Separate DB instances doesn't scale as well cost wise, and generally means onboarding takes a few minutes instead of being instant. It is very common though.

Spivak · on April 13, 2022

The solution that satisfies everyone is having a separate schema per customer and a number of database clusters. Then each customer is assigned to a particular cluster. Always make sure you have excess capacity on your pool of clusters and onboarding is still instant.

doliveira · on April 13, 2022

By segregating as much as you can. Definitely not by putting everything in a single table. At the very least separate databases/schemas with proper permissions so there's not any chance of data intermiBy segregating as much as you can. Definitely not by putting everything in a single table. At the very least separate databases/schemas with proper permissions so there's no chance of data intermixing.

The best would be multiple separate database instances, which is not even hard to manage specially for qualified engineers like Atlassian surely has plenty of. The problem are business decisions of ignoring the tech debt, usually...

akie · on April 13, 2022

Now every time you run a database migration, you have to adjust N tables - and in Atlassian's case, N is 200000. Is that better? It depends. There is no "best" way of doing multitenancy.

hnlmorg · on April 13, 2022

That’s just an automation issue. It’s not like you have to write a bespoke database migration script per DB.

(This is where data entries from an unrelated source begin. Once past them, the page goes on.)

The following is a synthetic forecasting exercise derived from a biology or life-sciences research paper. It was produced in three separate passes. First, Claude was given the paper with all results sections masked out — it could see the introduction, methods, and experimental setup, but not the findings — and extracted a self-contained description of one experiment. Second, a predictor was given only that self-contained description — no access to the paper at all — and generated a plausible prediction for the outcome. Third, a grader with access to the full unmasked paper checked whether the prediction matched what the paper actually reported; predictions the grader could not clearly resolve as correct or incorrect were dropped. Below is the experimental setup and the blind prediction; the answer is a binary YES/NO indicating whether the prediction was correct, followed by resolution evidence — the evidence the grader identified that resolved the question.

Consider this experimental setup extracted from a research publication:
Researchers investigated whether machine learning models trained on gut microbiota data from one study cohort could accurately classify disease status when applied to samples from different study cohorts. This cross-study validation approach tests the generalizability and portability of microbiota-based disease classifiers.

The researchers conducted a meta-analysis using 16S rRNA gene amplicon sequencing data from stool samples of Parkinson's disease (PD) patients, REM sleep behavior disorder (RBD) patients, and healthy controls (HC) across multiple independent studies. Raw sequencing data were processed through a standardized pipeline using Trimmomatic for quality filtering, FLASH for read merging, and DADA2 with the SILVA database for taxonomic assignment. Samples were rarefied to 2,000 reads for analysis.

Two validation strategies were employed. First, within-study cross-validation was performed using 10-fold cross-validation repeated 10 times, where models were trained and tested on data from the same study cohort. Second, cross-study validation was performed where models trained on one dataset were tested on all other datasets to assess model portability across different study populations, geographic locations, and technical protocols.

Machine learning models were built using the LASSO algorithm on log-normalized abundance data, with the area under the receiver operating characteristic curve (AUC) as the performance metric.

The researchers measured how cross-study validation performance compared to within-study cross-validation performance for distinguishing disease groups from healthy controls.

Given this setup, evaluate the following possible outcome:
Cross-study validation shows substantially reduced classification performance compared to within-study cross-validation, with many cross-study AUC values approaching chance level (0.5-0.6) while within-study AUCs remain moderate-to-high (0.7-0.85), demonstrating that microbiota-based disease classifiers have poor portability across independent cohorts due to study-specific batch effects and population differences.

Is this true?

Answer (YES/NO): NO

robertlagrant · on April 13, 2022

The bug we are mitigating was also just an automation issue.

hnlmorg · on April 13, 2022

It’s also pretty easy to foobar up a single DB instance if you don’t have proper guardrails in place.

Automation wasn’t the issue here. It’s the symptom not the cause.

robertlagrant · on April 13, 2022

No, the symptom was the loss of customer data.

doliveira · on April 13, 2022

Way easier, actually.

doliveira · on April 13, 2022

There is a worst way of doing multitenancy, and that is sharing a single big table.

hnlmorg · on April 13, 2022

Multiple schemas? You don't need every tenant in the same schema. However I'm not a DBA by trade so there might be some issue with doing this at scale that I'm unaware of.

msh · on April 13, 2022

At minimum separate tables for each tenant.

Spivak · on April 13, 2022

At that point you might as well just do separate schemas, it's actually less headache.